BNX2 DKMS Ganglia
Found that the existing bnx2 network driver was the cause of the large spikes in the ganglia network plots. It intermittently puts bad data into /proc/net/dev. This gets feed through the ganglia system and recorded in to rrd databases as rates at about 3e17. Newest ganglia (trunk version on there SVN server) has a check for unreasonably large network rates. The ganglia developers also pointed out that the bnx2 network driver was the source of the trouble. This led us to upgrade to latest bnx2 drive version 1.7.1c.
Also for 3.0.8, I would like to drop in the trunk version of libmetrics/linux/metrics.c.
It [will soon] contain a fix for a nasty overflow problem in some Braodcom NICs (BCM5708,
bnx2 driver) that leads to spurious petabyte spikes in the network metrics. The problem is
fixed in later driver releases, but is present in some popular "enterprise" distros like
RHEL4. The risk is minimal and I am running it for more than a week, but it is definitely
not for 3.0.7.

SET EXERCISE 1: According to the bnx2 and Ganglia text, to which bnx2 driver version was the upgrade made?
SET EXERCISE 2:
For each statement, state whether it agrees with the bnx2 and Ganglia text, and quote the words that decide it:
(a) The bnx2 driver intermittently writes bad data into /proc/net/dev.
(b) The trunk version of libmetrics/linux/metrics.c is intended for release 3.0.7.
(c) The overflow problem is present in RHEL4.
SET EXERCISE 3: Carry the bnx2 and Ganglia text forward from the point where it stops.
The entries after the bnx2 and Ganglia text are separate material.

MATERIAL SUPPLIED:
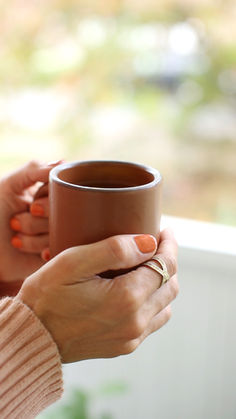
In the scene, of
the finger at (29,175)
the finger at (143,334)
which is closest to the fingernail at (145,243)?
the finger at (143,334)

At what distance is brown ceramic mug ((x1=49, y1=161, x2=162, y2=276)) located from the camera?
583 millimetres

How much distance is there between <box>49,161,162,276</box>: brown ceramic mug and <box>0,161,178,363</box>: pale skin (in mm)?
16

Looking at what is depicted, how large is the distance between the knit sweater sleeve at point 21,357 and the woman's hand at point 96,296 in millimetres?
12

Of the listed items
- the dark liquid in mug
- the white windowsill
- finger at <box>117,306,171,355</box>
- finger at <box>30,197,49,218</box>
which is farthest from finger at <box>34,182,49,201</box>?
the white windowsill

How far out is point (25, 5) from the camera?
3264mm

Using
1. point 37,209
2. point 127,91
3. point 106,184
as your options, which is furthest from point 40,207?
point 127,91

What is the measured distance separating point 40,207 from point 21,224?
0.07 m

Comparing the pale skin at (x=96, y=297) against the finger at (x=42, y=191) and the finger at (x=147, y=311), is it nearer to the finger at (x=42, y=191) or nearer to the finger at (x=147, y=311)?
the finger at (x=147, y=311)

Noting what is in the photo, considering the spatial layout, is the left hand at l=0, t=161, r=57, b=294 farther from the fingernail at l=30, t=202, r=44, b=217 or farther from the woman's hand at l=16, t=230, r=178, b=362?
the woman's hand at l=16, t=230, r=178, b=362

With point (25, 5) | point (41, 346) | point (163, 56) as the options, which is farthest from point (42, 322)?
point (25, 5)

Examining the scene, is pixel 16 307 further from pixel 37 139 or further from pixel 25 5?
pixel 25 5

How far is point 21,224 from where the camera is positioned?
885 millimetres

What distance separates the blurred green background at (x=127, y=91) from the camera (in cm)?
316

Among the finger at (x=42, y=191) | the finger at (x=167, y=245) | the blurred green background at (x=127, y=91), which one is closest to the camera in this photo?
the finger at (x=167, y=245)
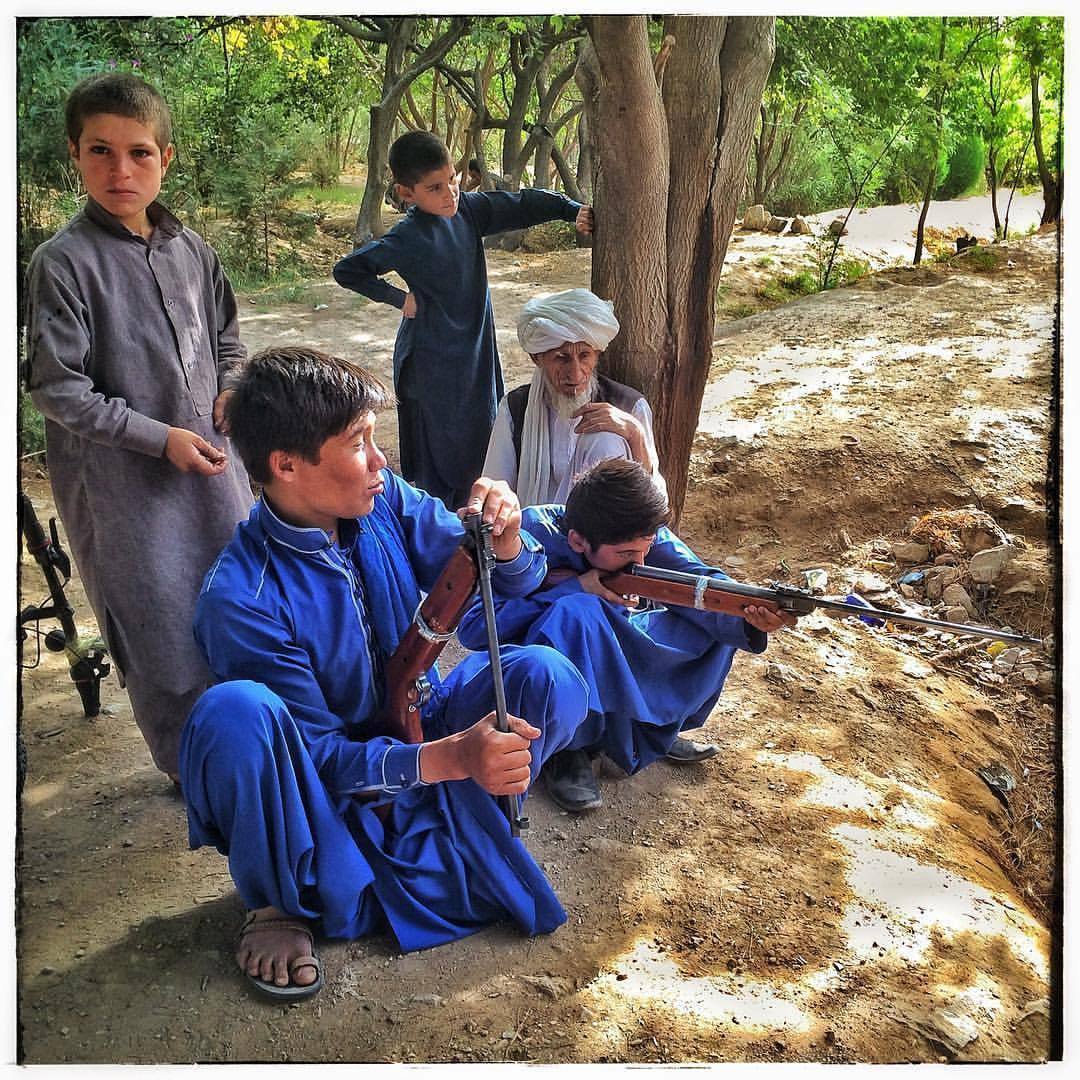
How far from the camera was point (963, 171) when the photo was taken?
1177 centimetres

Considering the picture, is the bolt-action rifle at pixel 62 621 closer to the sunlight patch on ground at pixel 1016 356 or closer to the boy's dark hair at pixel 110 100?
the boy's dark hair at pixel 110 100

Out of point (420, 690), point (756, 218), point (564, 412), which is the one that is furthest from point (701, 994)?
point (756, 218)

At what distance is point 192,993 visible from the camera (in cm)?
211

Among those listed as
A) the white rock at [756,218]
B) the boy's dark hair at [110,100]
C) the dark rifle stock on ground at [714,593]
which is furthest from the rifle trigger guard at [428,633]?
the white rock at [756,218]

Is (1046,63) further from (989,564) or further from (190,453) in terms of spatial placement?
(190,453)

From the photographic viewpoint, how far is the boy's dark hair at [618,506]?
266cm

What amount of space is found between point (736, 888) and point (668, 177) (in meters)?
2.35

TASK ANSWER 1: Version 1.7.1c.

TASK ANSWER 2:
(a) Yes: "It intermittently puts bad data into /proc/net/dev."
(b) No: "it is definitely not for 3.0.7."
(c) Yes: "is present in some popular "enterprise" distros like RHEL4."

TASK ANSWER 3:
email: k n o b i AT knobisoft DOT de
Shawn put together an RPM of the bnx2 installer from the dkms system. Installed on all systems with this script:
bash-3.00# cat /home/install/site-tools/tmp/install-dkms-bnx2.sh
# Install dkms rpm, bnx2 rpm for dkms and restart to load module
rpm -U /home/install/contrib/4.3/x86_64/RPMS/dkms-2.0.17-1.el4.noarch.rpm
rpm -U /home/install/contrib/4.3/x86_64/RPMS/bnx2-1.7.1c-1dkms.noarch.rpm
service network stop
service network start
ethtool -i eth0
echo $0 done
Found that ganglia monitoring completely stopped for some groups. Restarted gmond on group pole machines and also gmetad.
It would be possible to go through the rrd databases and remove these spikes, however, especially on the averaged plots, a large fraction (50%) of the datapoints are effected and unrecoverable.
Fixed a couple nodes that were missed at MSU.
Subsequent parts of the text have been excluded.